Naves não esconde, inclusive, o otimismo quanto a possibilidade de Goiânia se consolidar como segundo maior polo distribuidor de Moda do Brasil. “Automaticamente, vamos ter acesso a mais recursos, criar ruas inteligentes para atrair turistas do país inteiro e formar pontos de apoio ao comprador”, complementa o vice-presidente da AER44. Para Lauro, a necessidade de modernizar a capital quando se trata do mundo da Moda é ainda mais importante no que tange ao potencial de crescimento da cidade, que ao estar localizada em um ponto “chave” do Centro-Oeste, se encontra próxima de todas as regiões do Brasil.

“Se você medir um raio de mil e duzentos quilômetros depois de Goiânia, você chega em quase todos os estados do país, então [o estabelecimento dos polos] isso é muito importante para atrair empresas ao município”, complementou. O ramo da Agropecuária, por outro lado, em todo está presente na cultura e na economia de todo o estado de Goiás. A nível estadual, inclusive, a agropecuária representou 80,4% das exportações totais do de Goiás em 2020, contexto que se reflete no cenário da capital. O empresário e representante da ‘Agrovia Castelo Branco’, Ricardo Cantaclaro, por exemplo, acredita que, após anos, Goiânia “finalmente voltará a ser amiga do crescimento industrial”.
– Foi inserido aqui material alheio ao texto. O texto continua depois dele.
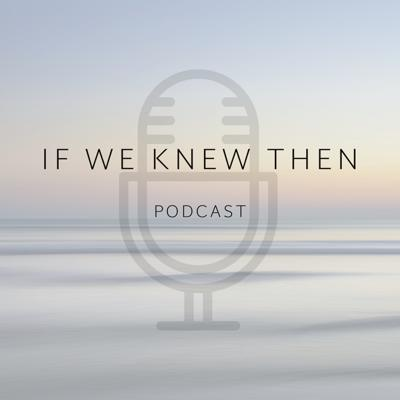 If We Knew Then - Down Syndrome Parenting Podcast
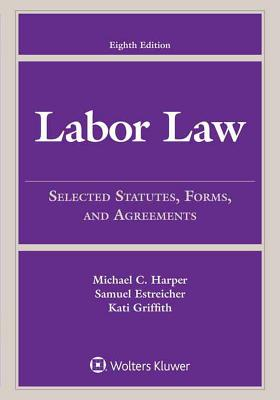 Labor Law: Selected Statutes, Forms, and Agreements, 2015 Edition - Harper, Michael C, and Estreicher, Samuel, and Griffith, Kati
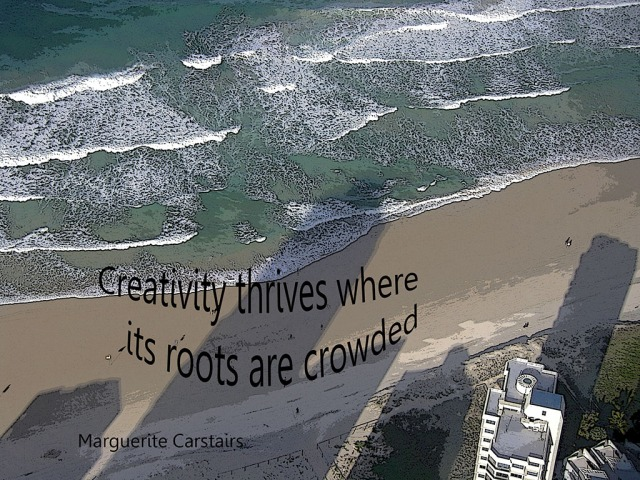 Creativity thrives where roots are crowded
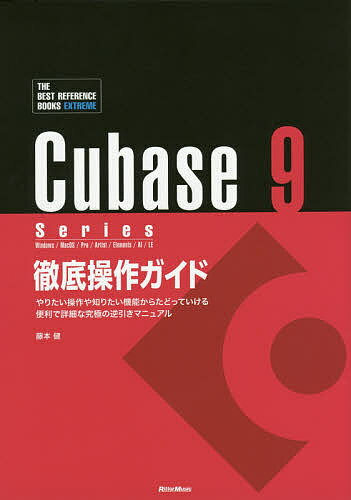 Cubase 9 Series徹底操作ガイド やりたい操作や知りたい機能からたどっていける便利で詳細な究極の逆引きマニュアル Windows/MacOS/Pro/Artist/Elements/AI/LE/藤本健【2500円以上送料無料】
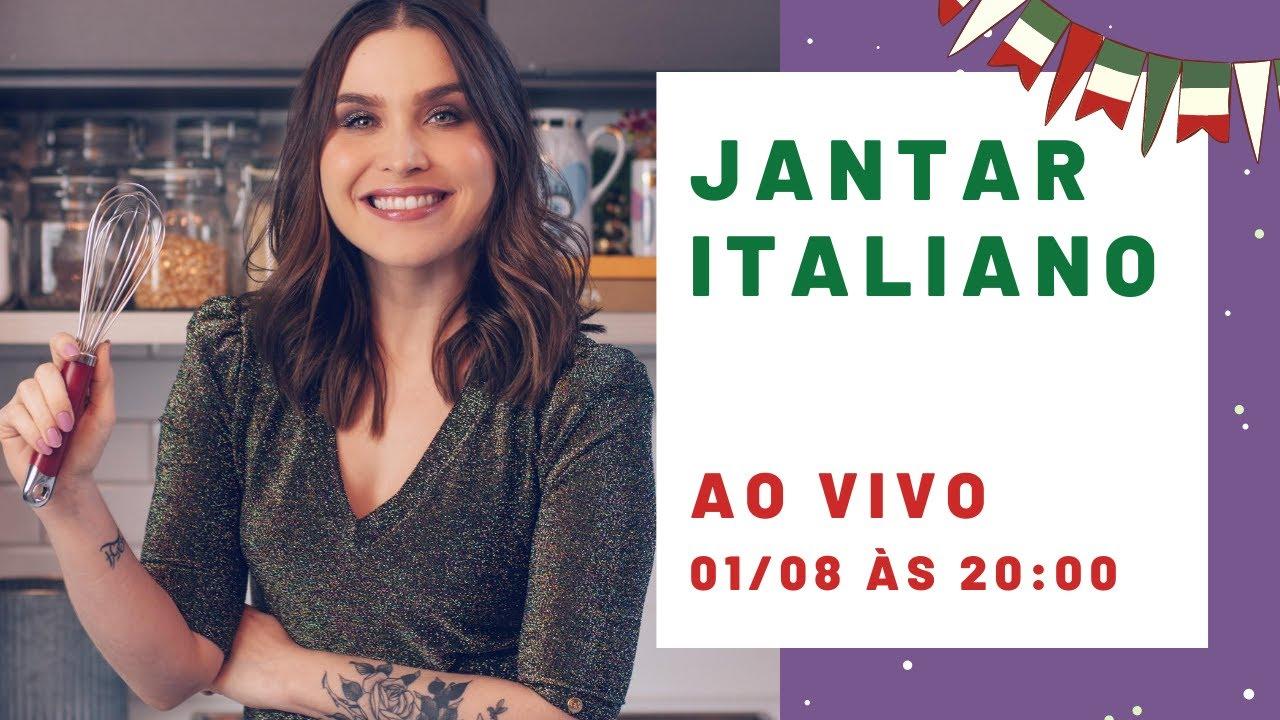 Jantar Italiano AO VIVO #CHATANACOZINHA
“O polo agropecuário foi oficialmente criado no local [região da Castelo Branco] onde comércio do agronegócio é mais forte em Goiânia. Isso deve fortalecer as atividades produtivas, gerar crescimento econômico, emprego e até aumentar a arrecadação que o município tanto precisa”, comemora. Cantaclaro, inclusive, acredita que o impulsionamento ao desenvolvimento econômico irá irrigar demais setores, como o social e ambiental. O empresário não deixa de mencionar, no entanto, a importância das leis complementares ao Plano Diretor, para que a legislação entre em vigor da forma adequada.
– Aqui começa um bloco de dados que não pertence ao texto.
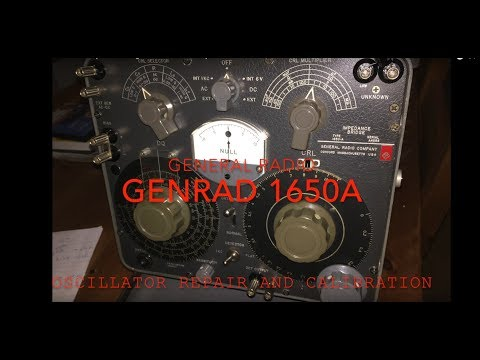 General Radio Genrad 1650 impedance bridge - Oscillator Circuit repair and calibration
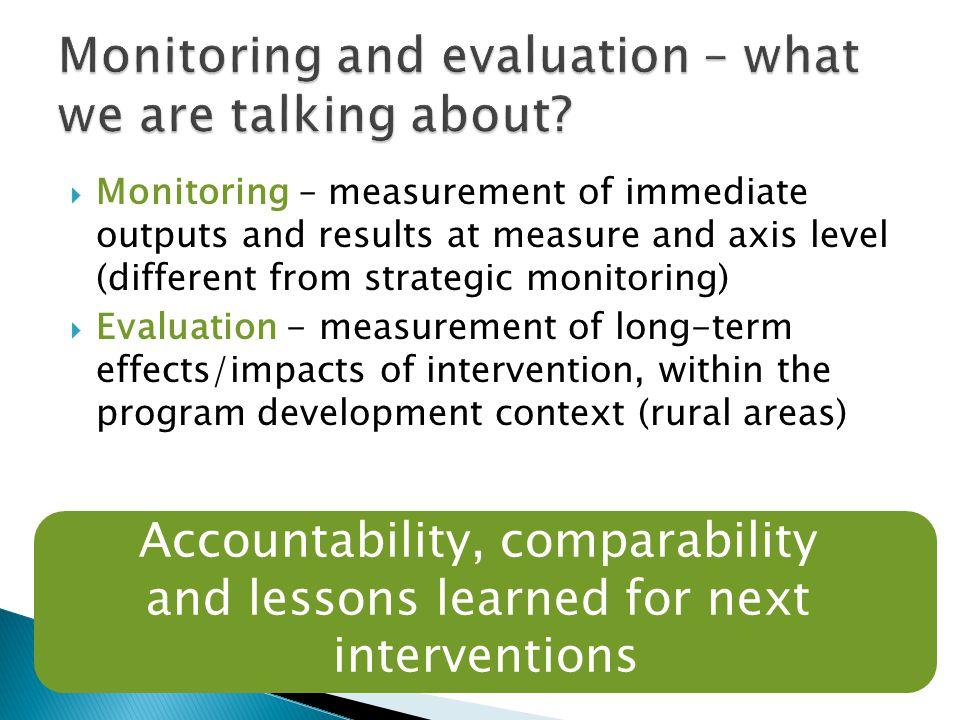  Monitoring – measurement of immediate outputs and results at measure and axis level (different from strategic monitoring)  Evaluation - measurement of long-term effects/impacts of intervention, within the program development context (rural areas) 5 Accountability, comparability and lessons learned for next interventions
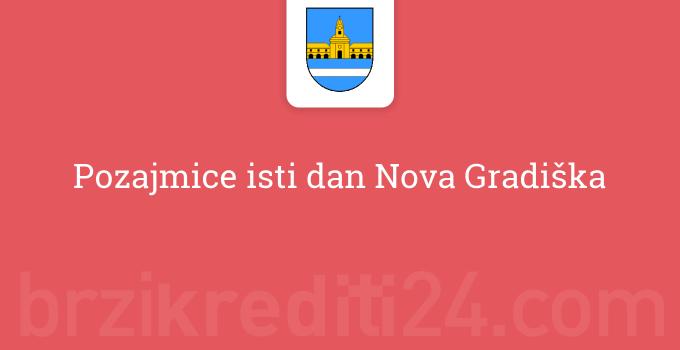 Pozajmice isti dan Nova Gradiška
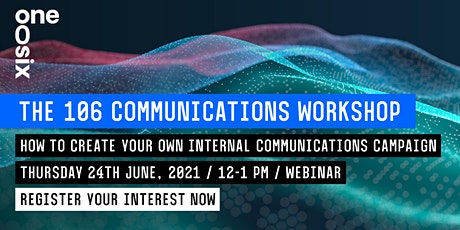 Workshop: How to create your own internal communications campaign tickets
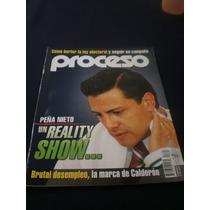 Proceso - Peña Nieto Un Reality Show...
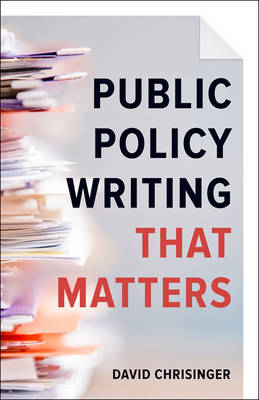 Public Policy Writing That Matters by David Chrisinger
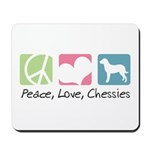 Peace, Love, Chessies Mousepad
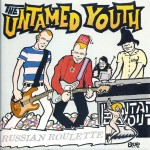 Single - Untamed Youth - Russian Roulette; Mean Woman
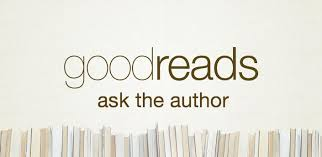 Some questions from Ask the Author on Goodreads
Agora que o Plano Diretor foi sancionado pelo Paço, a Prefeitura tem 180 dias para trabalhar na revisão das 12 leis subsidiárias ao plano, que são o Código de Parcelamento de Solo, Código de Obras e Edificações, Código de Posturas, lei dos vazios urbanos, lei da transferência do direito de construir, lei da outorga onerosa, lei das atividades econômicas, lei do impacto de trânsito, lei do impacto de vizinhança, lei do projeto diferenciado de urbanização, lei ambiental e lei de habitação de interesse social. Para entrarem em vigor, as leis precisam ser aprovadas pela Câmara de Goiânia e posteriormente sancionadas pelo Paço.